How can a mix of equities, commodities, and currencies work in harmony to deliver steady returns and with moderate risk? We’ve found that steady returns can be achieved through a mix of those assets, while our portfolio construction and proprietary software effectively manage the risks.

Consider foreign exchange, for example, where we take long-, medium-, and short-term trading positions. The medium- and long-term trading strategies, each about 40% of the currency portfolio, are generally the lower-risk/lower-return piece of the portfolio. The short-term currency trading portfolio (20%) is higher risk but higher reward, functioning as an additional alpha driver. Risk is managed through automated software that monitors and limits trader risk to 1% of their capital per day, with a stop loss set at 10% of their portfolio.

We view commodities as the ultimate risk mitigator of economic cycles. Long-term investments in physical assets like gold and silver have proven to be a very effective hedge against market downturns. We believe a 2:1 position of commodities to equities is appropriate to insulate a portfolio against such events and maintain that as part of policy.

The remaining equity portfolio is based on the top-quartile global equity performers, focusing our long-term vision around a sustainable mix of technology, emerging market, and commodity companies.

The past eight years have posed unique challenges; how has your strategy navigated these pain points? We see currency as an economy’s stock price. Economic events like the sovereign debt crisis in Greece and the Brexit Referendum in 2016, as well as the COVID-19 pandemic, created significant volatility. With Greece and Brexit, the events were locally focused and allowed for significant asset dislocations compared with the rest of the world.
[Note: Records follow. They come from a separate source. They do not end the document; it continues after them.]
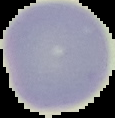

Summary:
  - Image size: 115×118 pixels
  - Image type: segmented cell region on a black background
  - Result: no malaria parasites seen
  - Preparation: thin blood smear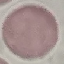

Result: no malaria parasites detected. Automatically extracted cell patch, resized to 64 × 64 pixels. Thin blood film. Acquired by smartphone through the microscope eyepiece. Giemsa-stained preparation.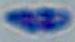
Micrograph. Toxoplasma gondii is seen. Captured at 1000x magnification.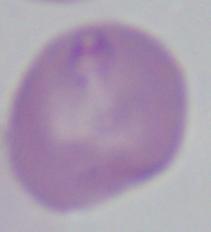
Summary:
  - Magnification: 1000x
  - Modality: micrograph
  - Identification: BabesiaLocate and identify every blood parasite.
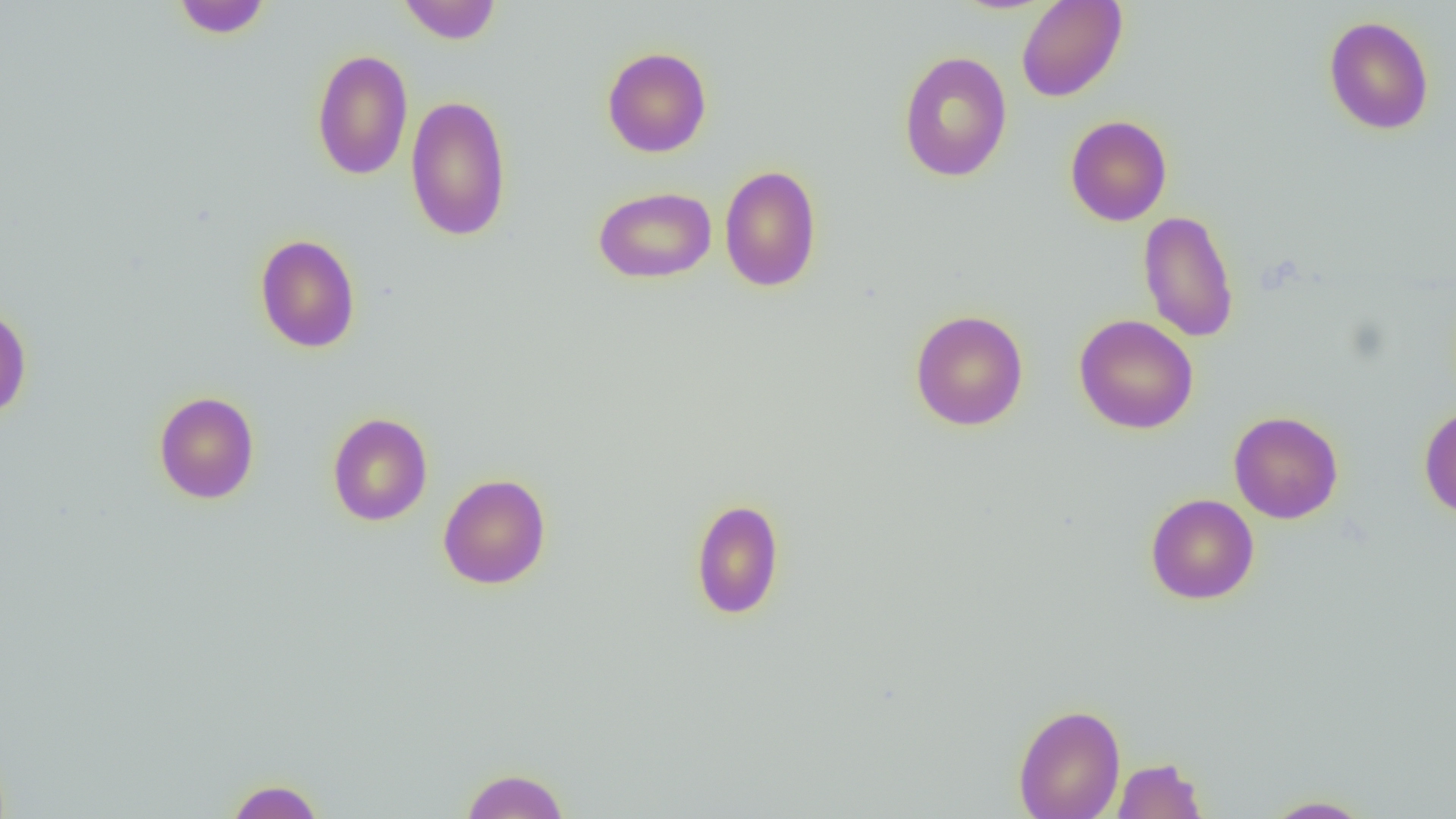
The volatility created by COVID-19 was initially very uneven, allowing hedging strategies to thrive. Facing the worldwide outbreak, we managed our risks when all markets showed extreme conditions, and continued trading with our strategies as markets stabilized.

Your portfolio uses a real estate corporate guarantee to protect investors from significant drawdowns. Does this mean the strategy is still susceptible to periods of high stress? Downside protection is top of mind for many of our clients and, while they all understand that markets will go through periods of high stress, our objective is to give them peace of mind. Our real estate backing flows from our philosophy that these high-stress periods shouldn’t be passed on to our clients and can be mitigated by our investment strategy.

How are you positioning yourselves in 2022? Based on our previous years’ results and strategy, we’ll continue working as we have done. Needless to say, we always keep a close eye on all worldwide assets; if the markets do show the need for a change in strategy, we’ll not hesitate to do so in order to keep delivering consistent positive results for our investors.